A far cry from box pancakes! A waffle so naturally sweet and tasty, it doesn’t need syrup! A carrot-apple waffle, with, in this case a dollop of crème fraîche (cause we had some, and, well – enough said) and a little sprinkling of vanilla sugar and sliced almonds – for presentation purposes only.

You could go the carrot-cake route all the way here and whip up a little bit of cream-cheese icing which is also excellent on these waffles but the nice thing about these is that they are kind of like muffins disguised as waffles, so you don’t really need to put anything on them at all!
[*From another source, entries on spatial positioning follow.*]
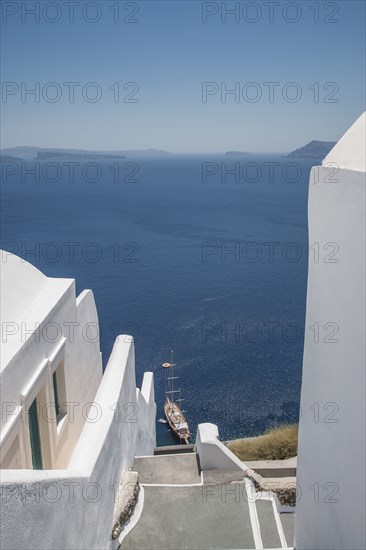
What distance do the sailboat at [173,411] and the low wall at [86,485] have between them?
67.0 feet

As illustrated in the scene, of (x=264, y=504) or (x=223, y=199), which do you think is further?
(x=223, y=199)

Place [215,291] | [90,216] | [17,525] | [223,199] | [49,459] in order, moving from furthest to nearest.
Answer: [223,199] → [90,216] → [215,291] → [49,459] → [17,525]

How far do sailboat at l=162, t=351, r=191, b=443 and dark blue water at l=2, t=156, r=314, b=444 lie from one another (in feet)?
1.93

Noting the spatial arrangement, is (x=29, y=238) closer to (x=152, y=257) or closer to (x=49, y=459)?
(x=152, y=257)

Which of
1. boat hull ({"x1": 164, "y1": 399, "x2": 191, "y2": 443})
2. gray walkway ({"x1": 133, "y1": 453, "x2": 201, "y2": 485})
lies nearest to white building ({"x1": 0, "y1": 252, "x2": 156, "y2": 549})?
gray walkway ({"x1": 133, "y1": 453, "x2": 201, "y2": 485})

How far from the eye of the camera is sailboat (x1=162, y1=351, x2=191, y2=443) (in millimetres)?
29250

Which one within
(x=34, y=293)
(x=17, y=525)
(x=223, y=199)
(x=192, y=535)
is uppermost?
(x=223, y=199)

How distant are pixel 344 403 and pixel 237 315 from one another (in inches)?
1607

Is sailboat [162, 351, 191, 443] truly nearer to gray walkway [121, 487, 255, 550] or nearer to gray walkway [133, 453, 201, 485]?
gray walkway [133, 453, 201, 485]

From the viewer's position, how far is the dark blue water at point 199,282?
34.5 m

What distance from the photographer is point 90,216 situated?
88062 millimetres

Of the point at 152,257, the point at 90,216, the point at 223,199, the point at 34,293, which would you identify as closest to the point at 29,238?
the point at 152,257

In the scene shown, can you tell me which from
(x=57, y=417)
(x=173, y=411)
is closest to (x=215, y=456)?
(x=57, y=417)

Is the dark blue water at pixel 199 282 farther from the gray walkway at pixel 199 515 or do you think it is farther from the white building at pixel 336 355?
the white building at pixel 336 355
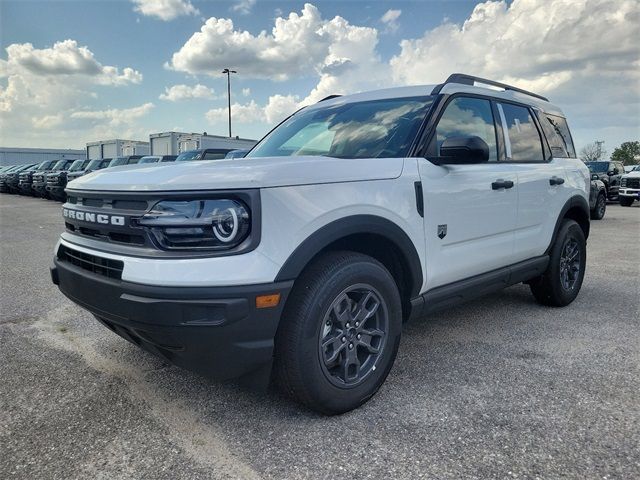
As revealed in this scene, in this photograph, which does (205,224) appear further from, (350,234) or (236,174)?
(350,234)

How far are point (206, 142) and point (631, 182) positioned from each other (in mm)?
18184

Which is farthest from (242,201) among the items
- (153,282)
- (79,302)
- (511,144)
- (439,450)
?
(511,144)

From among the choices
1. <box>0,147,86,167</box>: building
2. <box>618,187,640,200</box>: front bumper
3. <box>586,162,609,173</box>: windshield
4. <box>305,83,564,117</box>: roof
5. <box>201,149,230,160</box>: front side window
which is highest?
<box>0,147,86,167</box>: building

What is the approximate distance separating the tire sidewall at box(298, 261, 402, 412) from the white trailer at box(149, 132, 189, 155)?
23.3 metres

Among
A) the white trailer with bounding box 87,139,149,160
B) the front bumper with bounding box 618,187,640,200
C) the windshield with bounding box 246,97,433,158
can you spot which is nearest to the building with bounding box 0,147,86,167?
the white trailer with bounding box 87,139,149,160

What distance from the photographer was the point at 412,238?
2.94m

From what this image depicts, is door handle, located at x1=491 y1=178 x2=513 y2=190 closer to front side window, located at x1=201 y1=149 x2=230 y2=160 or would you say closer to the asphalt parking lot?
the asphalt parking lot

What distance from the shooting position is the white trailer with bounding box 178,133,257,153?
2355cm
My other idea was to make an apple-fig compote for these and other waffles, and also for oatmeal. But then I realized that 12 litres of maple syrup in 9 months for 4 people translates roughly into the equivalent 3/4 of a tablespoon of sugar per person, per day – and all of a sudden, that doesn’t seem worth all the effort of finding alternatives! So, dear Aunt Jemima, I’ll see you the next time I’m at home with my dear ol’ dad, and we’ll be sure to pour lots of maple syrup all over our stacks of perfectly round, perfectly delicious, pancakes from a box. Till then, yours in syrup,   Holly xoxo

Apple-Carrot Waffles

Adapted unabashedly from

1 cup spelt flour
1 teaspoon baking powder
1/2 teaspoon baking soda
1/2 teaspoon table salt
1/2 teaspoon ground cinnamon
1/2 teaspoon freshly grated nutmeg
1/2 teaspoon ground ginger
1 tablespoon poppy seeds + 1 tablespoon sliced almonds or other nuts

1 large egg
2 tablespoons packed brown sugar
1 cup buttermilk
1 teaspoon pure vanilla extract
1 cup finely grated carrots

1 cup grated, peeled apple

Use the food processor if you have a grating disk – the big holes for the apple, the small holes for the carrot, to ensure it cooks properly.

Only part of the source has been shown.